## Exercise instructions
Your answer must be an exact copy of the records below, minus the pictures.

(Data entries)
|---|
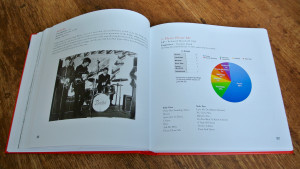 Pages 106/107 Part 8: The Music - Please Please Me (LP)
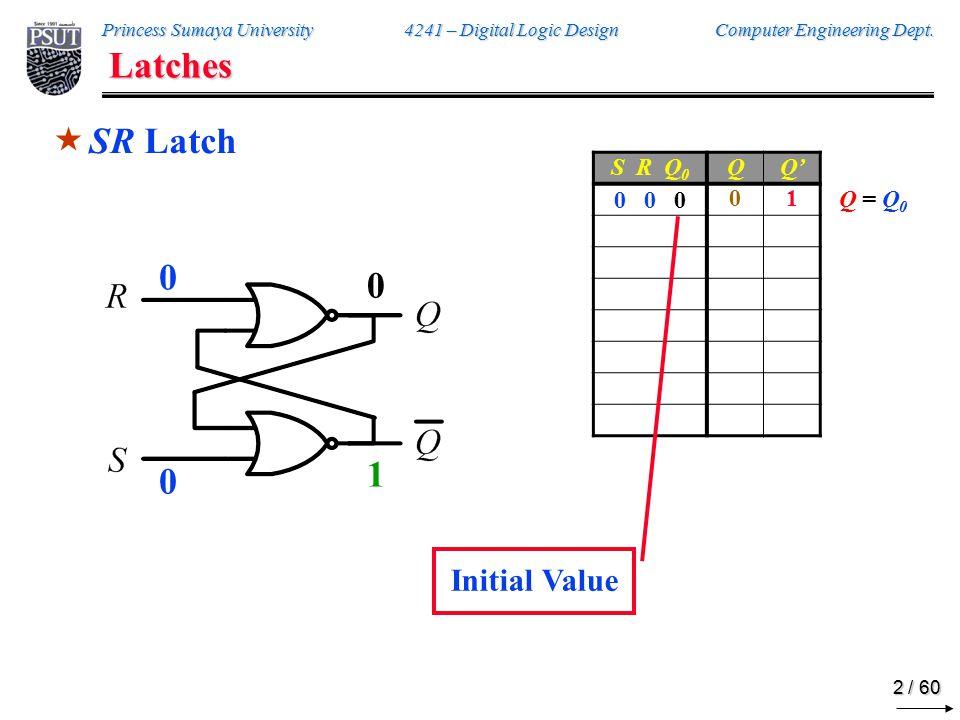 Latches SR Latch S R Q0 Q Q' 0 0 0 1 0 0 1 Q = Q0 1 Q = Q0 1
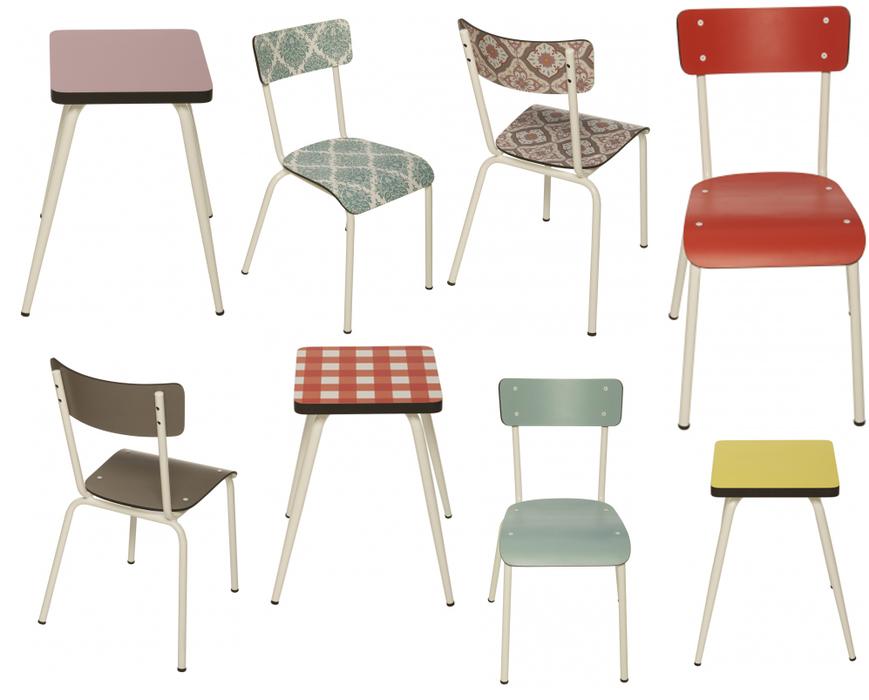 Comment relooker le formica meubles et objets vintage - Relooker une cuisine en formica ...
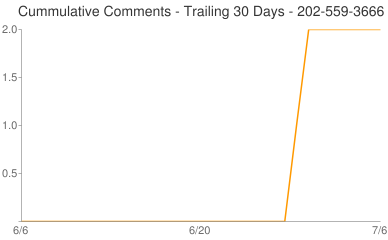 Cummulative Comments 202-559-3666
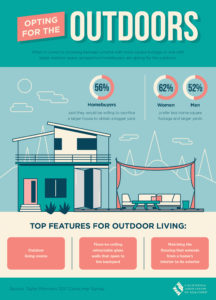 I'm Surprised…Opting For More Outdoor Space | Who Wants More | Men or Women?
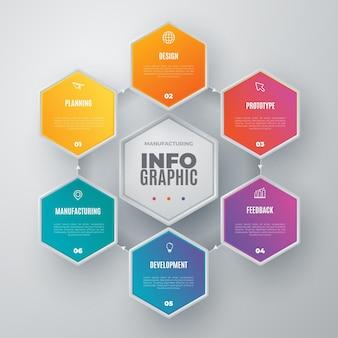 Colorida infografía de fabricación con detalles.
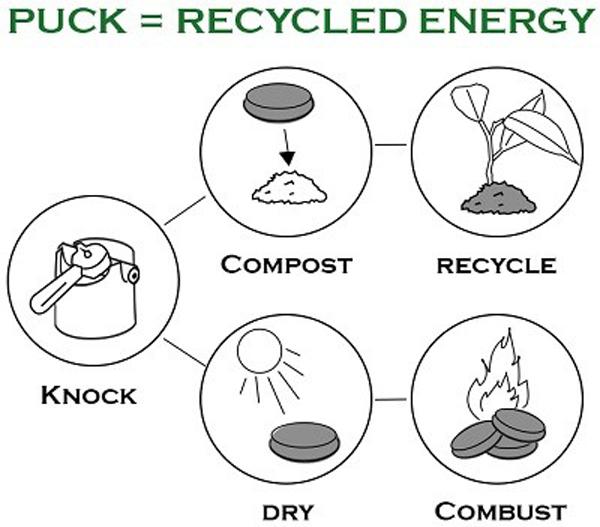 4 Espresso Puck Recycled 600x600 1.jpg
|---|
## Written solution
 Pages 106/107 Part 8: The Music - Please Please Me (LP)
 Latches SR Latch S R Q0 Q Q' 0 0 0 1 0 0 1 Q = Q0 1 Q = Q0 1
 Comment relooker le formica meubles et objets vintage - Relooker une cuisine en formica ...
 Cummulative Comments 202-559-3666
 I'm Surprised…Opting For More Outdoor Space | Who Wants More | Men or Women?
 Colorida infografía de fabricación con detalles.
 4 Espresso Puck Recycled 600x600 1.jpg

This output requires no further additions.